Robinhood Markets (HOOD 12.23%) is considered by some to be a platform for trading speculative meme stocks and cryptocurrencies. That's why it isn't surprising that its own investor index of popular stocks on the platform counts AMC Entertainment and GameStop as two of its 10 most-owned stocks.

Yet Robinhood's top-10 list also includes blue chip tech stocks like Apple (AAPL 0.02%) and Amazon (AMZN 0.58%),. These two tech stocks are trading down about 7% and 35%, respectively, over the past 12 months. Investors (whether in Robinhood or not) dumped both stocks as rising interest rates crushed the tech sector, but I believe these two stocks could still bounce back and outperform the market this year.

A person checks a smartphone while using a laptop.

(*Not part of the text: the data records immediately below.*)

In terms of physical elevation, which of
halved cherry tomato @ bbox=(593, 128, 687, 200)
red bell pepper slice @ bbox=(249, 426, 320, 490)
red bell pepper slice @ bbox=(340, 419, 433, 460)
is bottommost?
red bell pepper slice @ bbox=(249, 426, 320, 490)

Image source: Getty Images.

1. Apple is ripe for a comeback

Apple's revenue soared 33% in fiscal 2021 (which ended in September 2021) after it launched its first family of 5G-capable iPhones. Its iPhone sales jumped 39%, and all of its other business segments reported positive growth. Its EPS grew 71%, partly driven by its $86 billion in buybacks throughout the year.

But in fiscal 2022, its revenue and EPS only rose 8% and 9%, respectively, as its iPhone sales grew a mere 7%. That slowdown was caused by a cooler market reception for the iPhone 13, which only seemed like an incremental upgrade instead of a crucial one for 5G networks. But it still repurchased $89 billion in shares throughout the year.

Apple's slowdown worsened this year with its sluggish sales of the iPhone 14, which was exacerbated by protests and disruptions at Foxconn's largest iPhone plant in China last November. The strengthening dollar, which was buoyed by rising interest rates, further reduced its overseas revenue. As a result, its revenue and EPS declined 5% and 10% year over year, respectively, in the first quarter of fiscal 2023. Analysts expect its revenue and EPS to both decline 2% for the full year.

That situation seems dire, but Apple was still sitting on $165 billion in cash and marketable securities at the end of the first quarter, so it still has plenty of room for more buybacks, dividend hikes, and acquisitions. It also hosted 935 million paid subscribers across its entire ecosystem -- which gives it a firm foundation for launching new products and services.

Apple's growth will likely accelerate again after it weathers this cyclical slowdown, and it's expected to launch its eagerly anticipated mixed reality glasses in the near future. Therefore, its stock still looks reasonably valued at 25 times forward earnings, and it should continue to outperform the tech sector's more speculative stocks as the bear market drags on.

2. Amazon will survive the macro headwinds

Amazon's revenue rose 22% in 2021. Its e-commerce business benefited from the pandemic and stimulus-induced tailwinds, while its cloud infrastructure services profited from the elevated usage of cloud-based services. Its EPS also increased by 55%. But in 2022, its revenue only rose 9% as it lapped those temporary tailwinds. It also posted a net loss for the full year, mainly due to the shrinking value of its equity stake in the electric vehicle maker Rivian.

This year, Amazon's e-commerce and cloud businesses will both face tough macro headwinds. Its e-commerce sales are cooling off as inflation curbs consumer spending on discretionary goods, while its cloud growth is decelerating as companies rein in spending. As a result, analysts expect its revenue to rise just 8% in 2023. It's expected to return to profitability this year, but that will depend heavily on Rivian's ability to recover from its year of disappointing developments.

Amazon's near-term outlook seems grim, but its growth could quickly accelerate again if the macroeconomic environment improves. It's already locked in more than 200 million paid Prime members worldwide, and Amazon Web Services (AWS) is still the world's largest cloud infrastructure platform. Its margins should also continue to rise as it expands its higher-margin third-party marketplace and tethers more merchants to its advertising businesses. It's also been laying off employees, automating its warehouses, and executing other aggressive cost-cutting efforts to stabilize its operating margins.

Amazon was sitting on $70 billion in cash, cash equivalents, and marketable securities at the end of 2022, which still gives it ample room to expand its e-commerce and cloud businesses with acquisitions. Amazon might not initially seem cheap at 58 times forward earnings, but that multiple could cool off quickly as its profits bounce back. In terms of its top-line growth, its stock looks fairly cheap at less than 2 times this year's sales.

These two Robinhood stocks are worth buying

I'd never tell anyone to buy a meme stock like AMC or GameStop, but I'd easily recommend Apple and Amazon -- which together still account for 13% of my own portfolio -- as long-term investments. These tech giants won't generate multibagger gains anytime soon, but they're both reliable core holdings that can offset the volatility of your riskier investments.